Chrysler, the company that likes to take credit for the invention of the minivan, is these days watching its invention whither on the vine. Never mind that the true roots of the minivan date back either to the introduction of the Ford and Chevy compact vans for 1961 or to the launch of the Volkswagen bus a decade earlier, today the passenger minivan looks like an endangered species.
Through May of 2015, sales of Chrysler’s top-of-the-line minivan, the Town & Country, are down more than 45 percent from the prior year. For its corporate twin, the Dodge Grand Caravan, the numbers are even more bleak, with a sales drop-off of more than 50 percent.

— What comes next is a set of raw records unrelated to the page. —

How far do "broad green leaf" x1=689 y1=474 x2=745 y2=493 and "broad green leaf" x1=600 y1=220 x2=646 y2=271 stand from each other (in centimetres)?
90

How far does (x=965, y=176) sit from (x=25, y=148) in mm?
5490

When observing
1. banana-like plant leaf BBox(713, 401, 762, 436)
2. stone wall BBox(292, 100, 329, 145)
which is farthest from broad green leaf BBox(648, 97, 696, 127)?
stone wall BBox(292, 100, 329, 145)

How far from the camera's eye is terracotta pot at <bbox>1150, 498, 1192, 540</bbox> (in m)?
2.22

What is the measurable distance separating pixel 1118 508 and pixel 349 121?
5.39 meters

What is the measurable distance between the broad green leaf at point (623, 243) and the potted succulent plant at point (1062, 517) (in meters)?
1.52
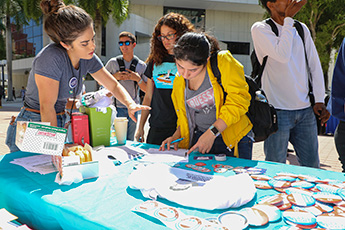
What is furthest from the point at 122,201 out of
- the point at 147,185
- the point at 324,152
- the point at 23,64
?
the point at 23,64

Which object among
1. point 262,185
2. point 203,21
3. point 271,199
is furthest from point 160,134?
point 203,21

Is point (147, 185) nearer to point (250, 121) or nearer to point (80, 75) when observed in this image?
point (250, 121)

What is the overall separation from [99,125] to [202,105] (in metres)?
0.68

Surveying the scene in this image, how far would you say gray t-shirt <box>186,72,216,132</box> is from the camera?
1.67 m

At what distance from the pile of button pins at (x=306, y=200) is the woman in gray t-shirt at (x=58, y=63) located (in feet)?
3.84

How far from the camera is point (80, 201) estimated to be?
99cm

There is no one reason for this dramatic fall-off in sales. Both the Town & Country and the Grand Caravan are nearing the end of their design cycles, with newer models from Honda and Toyota – and even Kia – stealing some sales. There is nothing wrong with the Chrysler vehicles, but newness trumps familiar, and Chrysler’s styling, while unarguably handsome, is conservative.

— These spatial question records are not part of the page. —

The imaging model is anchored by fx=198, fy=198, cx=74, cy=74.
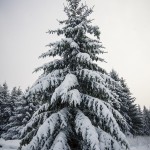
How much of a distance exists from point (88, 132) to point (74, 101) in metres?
1.32

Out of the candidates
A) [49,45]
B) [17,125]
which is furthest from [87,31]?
[17,125]

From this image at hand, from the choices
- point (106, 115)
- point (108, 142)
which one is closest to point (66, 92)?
point (106, 115)

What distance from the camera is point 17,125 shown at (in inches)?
1433

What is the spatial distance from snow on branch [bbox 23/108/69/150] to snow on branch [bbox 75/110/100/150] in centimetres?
64

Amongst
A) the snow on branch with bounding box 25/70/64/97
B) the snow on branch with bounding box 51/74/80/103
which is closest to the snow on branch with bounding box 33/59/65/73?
the snow on branch with bounding box 25/70/64/97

Having the far more significant impact on minivan sales is the ever-growing popularity of “crossovers,” vehicles with three-row seating like minivans but with sportier styling and pretenses of off-road capability. Crossovers have displaced the minivan as family cars in America, just as minivans displaced the traditional station wagon a generation ago.
And somewhere along the way, minivans acquired a stigma, that of being a boring “mommymobile.” As a result of that stigma, SUVs and crossovers have become the new mommymobiles, with suburban families packing their child seats and strollers and soccer supplies and sippy cups into the smaller interiors of the more stylish exteriors.
Ford and General Motors have already abandoned the minivan market, and in North America, so has the granddaddy, Volkswagen. At Chrysler, a new minivan design is undergoing development, but when – and if – it appears, it will likely be a Chrysler or a Dodge, but not both.
Here at Car Show Safari, in an embrace of exciting cars we coined the phrase, “No one ever said, ’Hey, nice minivan!’” But the truth is, for day-to-day transportation drudgery, minivans are hard to beat for comfort, practicality, and economy. Unfortunately, for those who appreciate those sober qualities over passionate ones, it appears that the minivan’s days may be numbered.